You can't fool the optimiser
15 points by fernplus
15 points by fernplus
This is why, when doing benchmarks, you always need to check the disassembly too. As you strip things down, you often hit a point where the optimizer thinks your code didn't actually do anything of value and just deletes the whole test!
When writing microbenchmarks I always have a trivial accumulator (eg, the sum of the results) that is printed at the end. The sum doesn’t mean anything, it just stops the compiler from constant-propagating the code to nothing.
I have written microbenchmarks where, even though the compiler was faithful, the bloody CPU was so good at pipelining loop iterations that each one took less than a nanosecond. It took me some time to work out how to persuade various flavours of CPU to retire one iteration before starting the next, so that the benchmark framework was able to compare different loop bodies against each other in a meaningful manner.
At low levels it’s worth having a rough idea of clock speed, instructions per clock, memory latency and bandwidth, so that you can spot when the compiler’s or CPU’s optimizers are fooling you.
This is even more obvious in Verilog with Yosys/ABC. As I'm writing the code from the inputs towards the outputs, and want to estimate how many cells I used up from my FPGA so far, I was quite surprised to see a complex circuit all optimized away to a constant, because I haven't yet implemented any non-trivial output.

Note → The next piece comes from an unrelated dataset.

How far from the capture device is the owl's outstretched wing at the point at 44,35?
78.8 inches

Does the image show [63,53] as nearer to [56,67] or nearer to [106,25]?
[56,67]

I had to ensure each internal signal that I haven't yet used is somehow reflected in a non-trivial way in the output signal. I didn't want to sum, because that would've used too many additional cells, but an XOR tree did the trick. (OR and AND won't work if any of your signals happen to be the constant 1 or 0). Similarly for inputs, but here expanding a single but wouldn't work (ISTR that it could deduce that AA...A==01...0 is always false and delete many gates). For example if I haven't yet implemented communication with external RAM I have to provide full N bits of dummy input signals at the top-level module to keep it all alive. There is probably a better way to do all this with Verilog attributes, but I haven't explored that deeply.